Le syndicat des eaux du Cézallier (43) transforme la pression de l’eau en électricité verte
À l’occasion du renouvellement des conduites d’adduction de l’eau destinée à ses 36 communes, le syndicat des eaux du Cézallier a mis en œuvre une solution triplement vertueuse.
À la source, un système permet de déverser les surplus d’eau en zones humides, pour alimenter cette réserve d’eau naturelle et préserver la biodiversité. Sur le parcours, deux nouveaux ouvrages équipés de réservoirs répartissent au plus juste la quantité d’eau dans les conduites, en fonction des besoins des communes.
Enfin, ces nouveaux réservoirs et un réservoir existant sont équipés, en amont, d’une turbine qui transforme la pression de l’eau liée à la pente en électricité.
Entretien avec Gérard Bonjean
Ce projet est présenté par :
- Gérard Bonjean, président du Syndicat intercommunal d’alimentation en eau potable (SIAEP) du Cézallier
Gérard Bonjean
Parole de collectivité
Afin de vous permettre de mieux appréhender la mise en place des projets de gestion de l’eau sur votre territoire, aquagir part à la rencontre d’élus et de porteurs de projets qui sont passés à l’action
Comment le sujet s’est‐il imposé à l’agenda de votre collectivité ?
En 2014, l’agence de l’eau Loire-Bretagne nous a alerté sur les pertes d’eau dans nos réservoirs partiteurs, dus aux remous liés à la pression. En effet, avec une différence de 900 mètres entre la source, à 1 300 mètres d’altitude, et l’arrivée, à 400 mètres, nous avons 90 bars de pression à gérer.
Cela explique les remous qui se répercutaient en m 3 d’eau perdus. Nos conduites datant de 1955, nous avons décidé de les renouveler et de profiter des travaux pour résoudre ce problème de pression.
Nous avons également mené une réflexion sur la protection de la ressource et le maintien des zones humides, qui sont des réserves d’eau naturelles très précieuses et essentielles à la biodiversité.
Quelles sont les sources d’inspiration que vous avez suivies pour vous faire une idée de ce projet ?
Nous avons réalisé une étude bibliographique sur la gestion de l’acheminement de l’eau dans les zones de montagne soumises à ces problèmes de pression liée aux différences d’altitude.
Nous nous sommes notamment intéressés à des exemples suisses d’installations de turbines qui permettent de transformer l’énergie de l’eau sous pression en électricité.
Cela nous a inspirés : cette solution pouvait résoudre notre problème tout en produisant de l’énergie verte !
Concernant les zones humides, nous avons été précurseurs, car le projet a été conçu en 2015. Aujourd’hui, ces pratiques se développent.
Est‐ce qu’une étude de faisabilité et/ou d’impact a été réalisée sur ce projet ?
Nous avons fait appel au bureau d’études local AB2R pour réaliser l’étude à partir d’un cahier des charges qui intégrait 3 objectifs. Avant tout, il s’agissait de concevoir une solution qui permette de distribuer l’eau en quantité et qualité suffisante, sans menacer la ressource.

ENREGISTREMENTS >>
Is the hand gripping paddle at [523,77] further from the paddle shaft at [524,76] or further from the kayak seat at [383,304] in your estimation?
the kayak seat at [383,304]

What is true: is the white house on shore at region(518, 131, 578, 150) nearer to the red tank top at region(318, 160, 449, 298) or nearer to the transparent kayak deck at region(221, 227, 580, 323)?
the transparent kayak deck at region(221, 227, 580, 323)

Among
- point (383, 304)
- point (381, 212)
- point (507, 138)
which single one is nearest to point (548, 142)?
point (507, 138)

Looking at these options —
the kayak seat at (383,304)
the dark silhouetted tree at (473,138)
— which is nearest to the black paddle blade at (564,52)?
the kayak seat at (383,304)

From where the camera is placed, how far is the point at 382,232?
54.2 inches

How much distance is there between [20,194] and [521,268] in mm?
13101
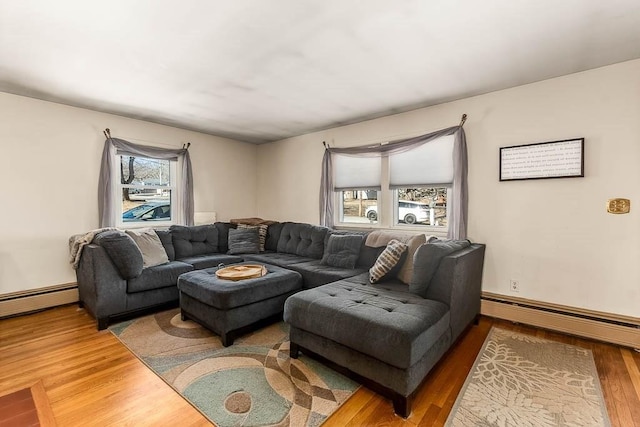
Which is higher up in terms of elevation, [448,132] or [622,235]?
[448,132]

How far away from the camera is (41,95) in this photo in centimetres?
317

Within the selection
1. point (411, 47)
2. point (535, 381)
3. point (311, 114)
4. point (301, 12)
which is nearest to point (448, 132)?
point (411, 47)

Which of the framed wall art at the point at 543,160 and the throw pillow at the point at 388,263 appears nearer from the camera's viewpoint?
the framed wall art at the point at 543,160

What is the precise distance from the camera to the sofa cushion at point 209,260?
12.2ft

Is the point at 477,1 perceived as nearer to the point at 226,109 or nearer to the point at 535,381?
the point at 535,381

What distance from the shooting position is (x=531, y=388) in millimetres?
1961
--
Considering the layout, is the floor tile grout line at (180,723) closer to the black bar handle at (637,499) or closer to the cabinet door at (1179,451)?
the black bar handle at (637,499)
---
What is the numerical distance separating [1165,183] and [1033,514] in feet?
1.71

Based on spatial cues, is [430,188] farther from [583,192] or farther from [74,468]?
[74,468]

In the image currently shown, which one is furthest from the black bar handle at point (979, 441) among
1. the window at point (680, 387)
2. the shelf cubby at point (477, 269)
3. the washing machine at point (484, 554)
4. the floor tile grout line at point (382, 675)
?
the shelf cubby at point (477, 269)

OBJECTIF 1 >> Dans l'extrait sur le syndicat des eaux du Cézallier, quelle pression le syndicat doit-il gérer en raison de la différence d'altitude entre la source et l'arrivée ?
OBJECTIF 2 >> Poursuivez l'extrait sur le syndicat des eaux du Cézallier à partir de sa dernière phrase.
Aucun des enregistrements n'est utile pour ce travail.

RÉPONSE 1 >> 90 bars.

RÉPONSE 2 >>
Nous souhaitions également maintenir le surplus d’eau dans les zones humides d’altitude. Enfin, le bureau d’études devait nous proposer une solution qui prévoit l’installation de turbines pour transformer la pression en électricité verte.
À ces trois premiers points, s’ajoutaient deux autres problématiques : assurer la sécurisation de l’approvisionnement en eau des communes situées en altitude ainsi que la mise aux normes des installations pour la défense incendie. Enfin, nous voulions que les ouvrages soient, le plus possible, sur des terrains et voies publiques.
AB2R a su répondre à ce cahier des charges très ambitieux avec des installations permettant à la fois de rejeter les trop-pleins d’eau dans les milieux humides, de contrôler les débits et de répartir au mieux l’eau destinée aux différentes antennes et de faire turbiner notre eau sous pression !
Évidemment, il s’agissait également de s’équiper en canalisations de qualité… Car l’installation doit durer 80 ans !
Concernant les compétences, quels sont les principaux sujets à maîtriser avant de se lancer dans ce projet ?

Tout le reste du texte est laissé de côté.